The most common form of being bullied was verbal teasing. Almost every third student reported that they had been called mean names, teased, or made fun of at least once or twice a month. The results clearly indicated gender-specific forms of bullying. Hence, boys tended to be victimised in more physical ways, i.e. by being hit, kicked, or pushed, while girls were bullied in more indirect ways; i.e. they were excluded from the group, or false rumours were spread to try to make others dislike the victim. Among 13-year-old boys, 16% reported being hit, kicked, pushed, shoved around, or being locked indoors at least once or twice a month, whereas among 13-year-old girls, 7% reported this kind of bullying (p < 0.001). Such physical forms of bullying at least once or twice a month were experienced by 14% of the boys aged 15, and by 4% of the girls aged 15 (p < 0.001). Among the girls, 22% of the younger girls and 19% of the older girls reported the experience of others leaving them out of things on purpose, of exclusion from a group of friends, or of being totally ignored at least once or twice a month. Similar phenomena were reported by 17% of the younger boys, and by 14% of the older boys (13-year-olds, p = 0.011; 15-year-olds, p < 0.001). Among younger students, more girls than boys reported victimisation by students who told lies about them, spread false rumours about them, or made others dislike them (girls 28%, boys 24%; p = 0.026), also victimisation by internet, e-mail, or pictures (girls 9%, boys 7%; p = 0.039). Older boys experienced more name calling, mockery, or teasing than girls (boys 36%, girls 28%; p < 0.001). Experiences of multiple forms of bullying in the past couple of months were not very common: most of the students reported having been bullied in one or two different ways, rather than in various (3–7) ways (Table 4).
Some of the school perceptions under study were strongly associated with bullying. Students with low levels of school engagement were more likely to be bullied than their peers with higher engagement (OR 1.62, p < 0.001). Moreover, students with poor student relationships at school were more likely to be victims of bullying behaviour (OR 2.65, p < 0.001). Students who perceived their teacher-student relations to be better were more likely to be bullied than their counterparts (OR 1.24, p = 0.046) (Table 5).

**DATASET EXCERPTS:**
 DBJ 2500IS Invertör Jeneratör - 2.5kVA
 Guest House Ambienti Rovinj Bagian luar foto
---
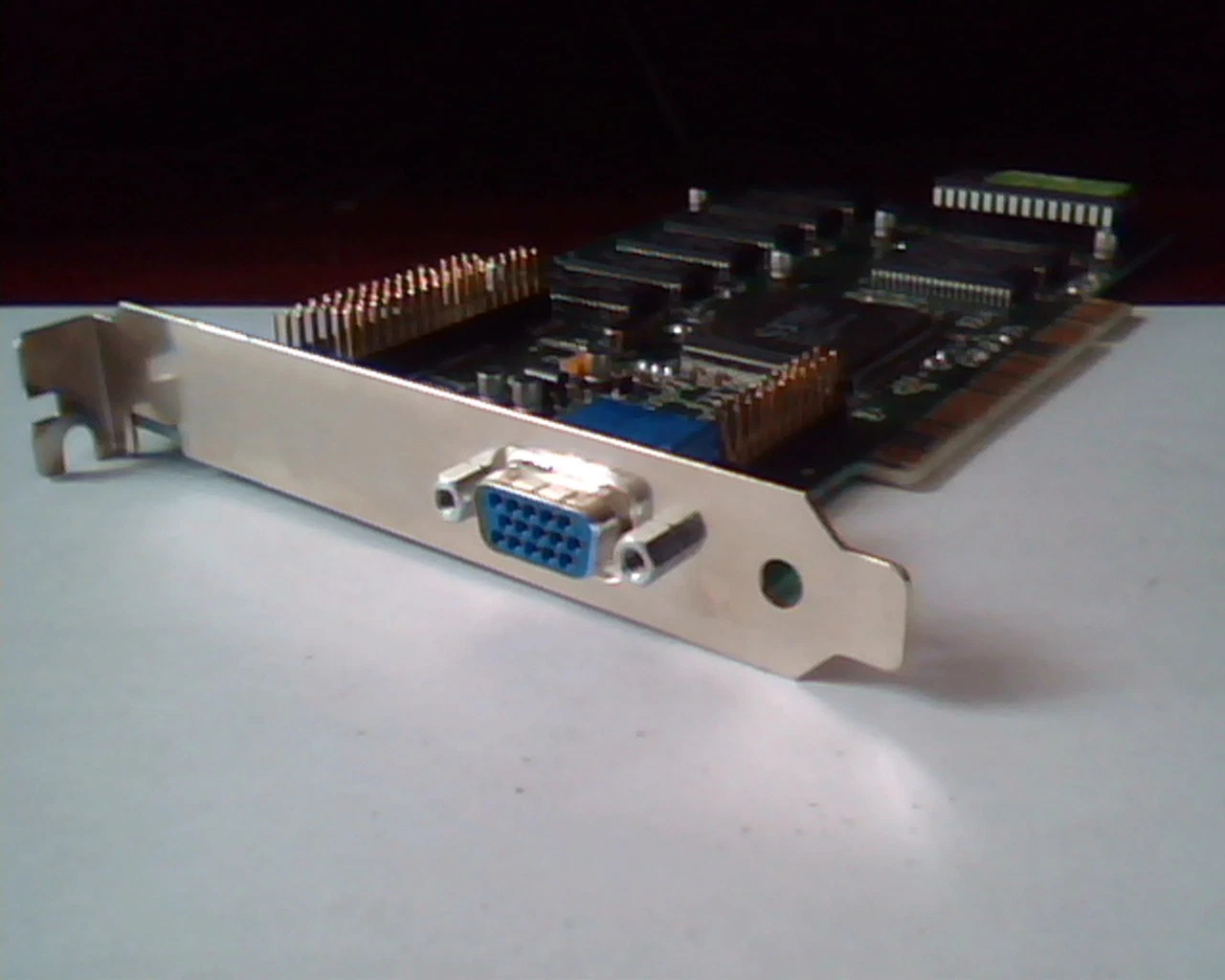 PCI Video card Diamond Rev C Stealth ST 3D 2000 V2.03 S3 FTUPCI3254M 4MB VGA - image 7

**EXERCISE INSTRUCTIONS:**
**a.** Could you copy the bullying passage word for word, starting with "Some of the" and going on through "0.046) (Table 5)."?
**b.** What comes next in the bullying passage? Write the part that follows its final sentence.
The rows above are separate material and are not part of the bullying passage.

**ANSWERS FOR THE TASKS:**
**a.**
Some of the school perceptions under study were strongly associated with bullying. Students with low levels of school engagement were more likely to be bullied than their peers with higher engagement (OR 1.62, p < 0.001). Moreover, students with poor student relationships at school were more likely to be victims of bullying behaviour (OR 2.65, p < 0.001). Students who perceived their teacher-student relations to be better were more likely to be bullied than their counterparts (OR 1.24, p = 0.046) (Table 5).

**b.**
Gender and age seemed to be influential predictors of bullying. Younger students were almost twice as likely to have been victimised than older ones (OR 1.98, p < 0.001), and boys were more likely to have been victimised than girls (OR 1.70, p < 0.001). Feelings of loneliness were also associated with the experience of victimisation. Those students who felt lonely were more likely to be victimised than those who never felt lonely (OR = 2.28, p < 0.001). Having a poor socioeconomic position was also associated with being a victim of bullying. Those students who perceived their family affluence as low were almost twice as likely to be bullied as those who perceived their position to be good (OR 1.91, p < 0.001) (Table 5).
The prevalence of being a victim of bullying and the different forms of bullying were fairly consistent with previous studies. In Finland, about one-tenth of students are bullied regularly in schools, younger students are victimised more often than older students (Analitis et al. 2009; Craig et al. 2009; Wang et al. 2009; UNESCO 2019), and victimised students tend to have lower socioeconomic position (Due et al. 2009; Tippett and Wolke 2014: Due et al. 2019). It is often claimed that boys are bullied more than girls (Due et al. 2005; Erginoz et al. 2015; Craig et al. 2009; Callaghan et al. 2014; UNESCO 2019). However, in the present study, this gender difference was found only among younger students. This study also lends support to findings from previous studies, in which girls were found to be bullied primarily in verbal ways, and boys in physical ways (Wang et al. 2009: Hager and Leadbeater 2015; UNESCO 2019). In planning interventions, gender differences should be taken into account, insofar as boys and girls differ clearly in terms of the forms in which they are victimised, and not merely in the prevalence of victimisation.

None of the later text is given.